鼻毛同士を結んで装身具にするおしゃれな法

極細漆黒鼻ピアス

 どうしてみんなボクら鼻毛を忌み嫌うんだろう。よく見ればこんなに繊細で純黒で安価な逸材はないとわかるのに。ほら、鼻毛を抜かれたと思って(だまされたと思って)、右穴と左穴から一本ずつ出して結んでごらん。鼻ピアスさ。みんな鼻白むよ(気後れするよ)。

■学会主宰より総括

 我に自由を与えよ、しからずんば死を与えよ−−とはパトリック・ヘンリーの言であるが、恐らくは鼻毛もそんな風に思っていることだろう。だが大抵鼻毛に自由は与えられず、抜かれたり切られたり押し込められたりしているのだ。近代以降、鼻毛のたどってきた道は常に被抑圧の歴史であった。さて、総括である。

 報告1涙のOKボーイは単に抜くだけ。それは一体ごまかしなのかい? と問い質したい気分。

 報告2ストップ! はなげくん!!は、要は押し込むだけ。
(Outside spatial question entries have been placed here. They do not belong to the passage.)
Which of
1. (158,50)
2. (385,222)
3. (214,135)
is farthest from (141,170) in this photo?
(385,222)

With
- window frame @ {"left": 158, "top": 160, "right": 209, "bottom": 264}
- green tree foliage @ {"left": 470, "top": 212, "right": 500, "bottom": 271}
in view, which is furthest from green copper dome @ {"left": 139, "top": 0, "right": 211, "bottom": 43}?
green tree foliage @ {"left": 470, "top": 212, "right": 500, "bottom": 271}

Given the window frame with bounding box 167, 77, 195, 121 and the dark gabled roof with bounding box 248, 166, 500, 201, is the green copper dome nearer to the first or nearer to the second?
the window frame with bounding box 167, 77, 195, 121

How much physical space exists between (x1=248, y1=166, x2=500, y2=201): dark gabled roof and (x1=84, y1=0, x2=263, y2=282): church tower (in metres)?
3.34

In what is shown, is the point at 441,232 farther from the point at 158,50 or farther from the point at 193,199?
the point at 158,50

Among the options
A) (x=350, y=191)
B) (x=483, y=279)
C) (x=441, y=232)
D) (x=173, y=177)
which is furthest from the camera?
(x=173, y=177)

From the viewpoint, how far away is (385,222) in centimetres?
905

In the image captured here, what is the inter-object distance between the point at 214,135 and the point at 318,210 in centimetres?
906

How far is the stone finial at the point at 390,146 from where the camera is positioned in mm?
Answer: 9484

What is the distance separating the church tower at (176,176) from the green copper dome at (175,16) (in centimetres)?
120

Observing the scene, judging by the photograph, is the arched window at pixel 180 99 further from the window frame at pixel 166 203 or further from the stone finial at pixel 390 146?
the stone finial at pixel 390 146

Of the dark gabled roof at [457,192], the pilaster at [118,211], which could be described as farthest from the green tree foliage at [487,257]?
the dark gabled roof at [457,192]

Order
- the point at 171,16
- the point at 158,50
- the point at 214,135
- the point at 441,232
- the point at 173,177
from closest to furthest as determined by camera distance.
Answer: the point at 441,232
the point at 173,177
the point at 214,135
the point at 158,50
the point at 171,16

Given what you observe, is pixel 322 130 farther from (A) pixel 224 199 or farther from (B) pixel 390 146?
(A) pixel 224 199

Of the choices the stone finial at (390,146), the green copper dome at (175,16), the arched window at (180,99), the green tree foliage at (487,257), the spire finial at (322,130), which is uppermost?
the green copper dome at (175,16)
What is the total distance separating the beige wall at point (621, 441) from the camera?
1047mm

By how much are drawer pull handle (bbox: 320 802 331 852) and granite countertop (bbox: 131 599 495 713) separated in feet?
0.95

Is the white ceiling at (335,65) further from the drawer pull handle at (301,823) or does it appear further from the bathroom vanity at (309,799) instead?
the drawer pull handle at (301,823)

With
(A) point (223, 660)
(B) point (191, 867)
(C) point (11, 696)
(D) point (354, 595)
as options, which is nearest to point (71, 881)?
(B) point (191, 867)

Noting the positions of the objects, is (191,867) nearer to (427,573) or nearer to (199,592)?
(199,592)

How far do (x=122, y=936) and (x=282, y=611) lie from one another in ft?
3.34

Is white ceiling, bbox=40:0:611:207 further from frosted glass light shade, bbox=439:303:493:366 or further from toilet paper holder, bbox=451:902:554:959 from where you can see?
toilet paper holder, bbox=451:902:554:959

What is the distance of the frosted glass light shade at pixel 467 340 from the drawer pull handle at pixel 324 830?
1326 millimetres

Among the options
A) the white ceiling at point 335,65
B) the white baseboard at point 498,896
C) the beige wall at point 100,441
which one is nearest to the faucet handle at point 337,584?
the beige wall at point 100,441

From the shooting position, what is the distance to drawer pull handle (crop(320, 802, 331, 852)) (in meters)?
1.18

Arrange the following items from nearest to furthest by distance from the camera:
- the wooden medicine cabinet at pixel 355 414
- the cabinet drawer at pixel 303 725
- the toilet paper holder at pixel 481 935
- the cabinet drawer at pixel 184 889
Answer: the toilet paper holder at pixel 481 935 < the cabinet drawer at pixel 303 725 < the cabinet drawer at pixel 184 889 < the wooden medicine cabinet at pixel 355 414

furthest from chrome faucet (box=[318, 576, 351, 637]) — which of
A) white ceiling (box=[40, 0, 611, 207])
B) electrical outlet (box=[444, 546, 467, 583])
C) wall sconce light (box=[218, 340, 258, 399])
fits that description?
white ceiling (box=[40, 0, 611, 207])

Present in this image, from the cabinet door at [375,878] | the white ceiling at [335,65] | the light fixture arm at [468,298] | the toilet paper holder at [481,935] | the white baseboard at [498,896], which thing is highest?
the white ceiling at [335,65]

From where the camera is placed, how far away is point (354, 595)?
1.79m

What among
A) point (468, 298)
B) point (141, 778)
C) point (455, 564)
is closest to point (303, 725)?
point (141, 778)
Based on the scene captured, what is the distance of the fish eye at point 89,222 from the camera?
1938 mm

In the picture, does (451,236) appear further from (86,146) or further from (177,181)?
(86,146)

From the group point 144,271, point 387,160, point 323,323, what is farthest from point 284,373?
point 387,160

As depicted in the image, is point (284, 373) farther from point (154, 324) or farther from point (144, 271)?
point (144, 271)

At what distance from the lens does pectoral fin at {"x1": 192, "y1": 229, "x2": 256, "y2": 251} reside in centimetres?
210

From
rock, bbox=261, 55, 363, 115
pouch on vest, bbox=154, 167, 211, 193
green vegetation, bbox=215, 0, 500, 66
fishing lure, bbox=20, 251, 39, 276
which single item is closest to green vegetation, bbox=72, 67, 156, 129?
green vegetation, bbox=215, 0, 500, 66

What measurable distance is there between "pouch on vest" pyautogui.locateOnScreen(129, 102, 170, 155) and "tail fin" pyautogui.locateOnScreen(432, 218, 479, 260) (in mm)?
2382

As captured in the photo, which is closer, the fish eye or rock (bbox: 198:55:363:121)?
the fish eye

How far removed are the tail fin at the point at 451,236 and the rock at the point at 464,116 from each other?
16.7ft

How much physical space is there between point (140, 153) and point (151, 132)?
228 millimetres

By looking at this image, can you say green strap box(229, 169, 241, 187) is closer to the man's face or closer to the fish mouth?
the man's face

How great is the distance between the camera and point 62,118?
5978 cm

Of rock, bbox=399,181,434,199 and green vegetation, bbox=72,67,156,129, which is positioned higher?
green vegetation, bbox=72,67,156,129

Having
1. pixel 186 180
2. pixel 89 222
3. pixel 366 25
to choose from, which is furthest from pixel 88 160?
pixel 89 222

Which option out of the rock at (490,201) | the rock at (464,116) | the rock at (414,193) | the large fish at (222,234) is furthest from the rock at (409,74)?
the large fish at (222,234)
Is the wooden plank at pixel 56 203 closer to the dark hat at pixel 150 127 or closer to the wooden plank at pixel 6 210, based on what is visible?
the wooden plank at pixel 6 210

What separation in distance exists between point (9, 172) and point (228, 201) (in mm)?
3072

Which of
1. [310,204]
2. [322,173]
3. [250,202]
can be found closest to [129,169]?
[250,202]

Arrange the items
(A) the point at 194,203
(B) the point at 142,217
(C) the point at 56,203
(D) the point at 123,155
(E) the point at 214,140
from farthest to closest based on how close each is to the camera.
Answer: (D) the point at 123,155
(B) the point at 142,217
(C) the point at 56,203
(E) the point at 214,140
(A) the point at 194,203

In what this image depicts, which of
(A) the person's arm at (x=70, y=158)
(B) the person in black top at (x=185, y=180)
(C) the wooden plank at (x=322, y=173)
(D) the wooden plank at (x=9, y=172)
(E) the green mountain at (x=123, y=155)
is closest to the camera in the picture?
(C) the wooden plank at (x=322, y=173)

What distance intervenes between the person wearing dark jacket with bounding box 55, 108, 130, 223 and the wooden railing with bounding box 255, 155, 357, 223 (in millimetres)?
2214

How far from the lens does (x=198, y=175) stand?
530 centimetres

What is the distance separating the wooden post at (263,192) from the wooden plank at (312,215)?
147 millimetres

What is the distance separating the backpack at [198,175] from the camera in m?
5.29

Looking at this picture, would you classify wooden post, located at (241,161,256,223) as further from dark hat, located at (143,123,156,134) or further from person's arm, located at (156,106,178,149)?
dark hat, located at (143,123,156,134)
しかし、押し込んでも押し込んでもまたいつのまにか顔を覗かせているのが鼻毛なのだ。

 報告3バキュームパワーでぐんぐん毛が消える!は、それほどまでに強烈なバキュームは危険である。なぜならあらゆる塵埃やら小さな虫やら周囲の人々をも吸い込んでしまいかねないからだ。

 報告4バカボンパパ・インスパイアは頭の中身までバカボンパパになりきる勇気と英断が必要。

 報告5真相は鼻薮の中は鼻毛云々の前にうっとおしい。

 報告6カール・マルクスルの毛質論は抜くよりもかえって痛そうだ。

 報告7う〜ん、こ毛くさいは、よい子のみなさんは絶対に真似しないでください。鼻の中が火事になります。

 報告8極細漆黒鼻ピアスはアンビリーバブルだ。いつのまにか鼻毛がアクセサリーへと突然変異している。まさに生命の神秘。飛び出した鼻毛が2本以上必要な点のみを除けば完璧であろう。

 というわけで今回の推奨スタイルは、鼻毛をいきなり鼻ピアスにしてしまうというワイルドだかソフィスティケーティブなんだかよくわからないアイデアが最高シュールな極細漆黒鼻ピアスとしたい。以上。

■学会副宰よりあとがき

なんとなくやる気を失って更新を怠ってからすでに3ヶ月半。たまに何かを思い出したように更新していくことにいたしましたとさ。